Recently we had an interesting opportunity to deploy 7 identical customized machines for one of Kosada’s consulting clients. We’ve been working on disk images to make this quick and painless, and have more or less succeeded. However, getting an archived image onto the machines has a few different methods, depending on circumstance. We also get to pay a penalty every time the underlying hardware changes, since the image bundles in specific drivers. Usually we’re able to work around this with minimal pain.

Excitingly, these new machines broke the mold (they’re slightly older, considerably cheaper machines), so we had to tweak the image a bit. This was thankfully quite painless. In a burst of excitement, we also decided that on the morrow we would take our working image, and use that as the source for the other machines, rather than using an archive from the e-mail/intranet server. By doing this, we could completely uncap transfer speeds on a tiny network (which we have up until now been heavily capping because saturating the network makes all the other network services shut down).

The reason why this is at all interesting or important? Folding@Home.

The expected deployment date for these new machines is not in the immediate future. Up until now we’ve usually just put undeployed machines under a desk to bide their time until they go live. With this new batch of machines though, we’d be crazy to not utilize this block of unused computing power for something altruistic.

The only tool kit we used is the SystemRescueCD.

First, we configured the network settings. This is easily accomplished using the well known tool ifconfig. Nothing fancy there.

Next, we configured the root password. Since this was a completely private network, we chose a weak password. Not a big deal. passwd is your friend.

Then, we started actually trying sftp, ftp, and ssh, and found that they’re all not running out of the box. A quick /usr/sbin/sshd reveals an interesting error: no key in /etc/ssh/ssh_host_rsa_key or /etc/ssh/ssh_host_dsa_key. To generate the keys, we did this: ssh-keygen -b 768 -f /etc/ssh/ssh_host_rsa_key -N '' and then ssh-keygen -b 768 -f /etc/ssh/ssh_host_dsa_key -N ''. Then a quick /usr/sbin/sshd and the image master was in business.

This revealed yet another problem, this time a conservative bug in sftp: you can’t get /dev/hda because it’s “not a regular file.” This posed quite a problem. However, we found that by repeating the steps above on each machine, we could have the image master “push” the image onto the others in this fashion: cat /dev/hda | ssh root@[ip address] cat > /dev/hda. This caused the image master to dump the harddrive, and then tunnel it to the others over ssh, where they would take the tunneled data and place it on /dev/hda, which is the harddrive.

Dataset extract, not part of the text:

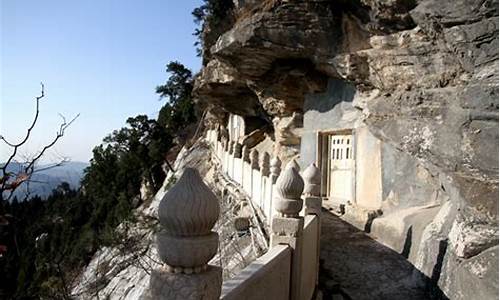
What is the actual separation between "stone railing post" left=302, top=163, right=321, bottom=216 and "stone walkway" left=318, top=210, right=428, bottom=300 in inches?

In the process of imaging each of these machines, we were also able to test the efficacy of ssh’s -C compression switch. We discovered that while uncompressed machines ran at about 10-11 Megabytes per second (100Mbps limit), compressed streams ran at only 100 Kilobytes per second. We couldn’t really measure how much the data was compressed, but we were pretty sure compressed streams were being soundly outpaced by the uncompressed ones. We eventually threw our hands up in disgust and restarted the compressed stream test machine so that it would use uncompressed streams and finish before it was time to go retire.

This worked pretty well. It made our Linksys switches want to retire. No time profiling was done. We learned that this isn’t too useful out of the box without some tweaks, since intervention was required on every machine. But for a small cluster like this, it wasn’t a problem at all.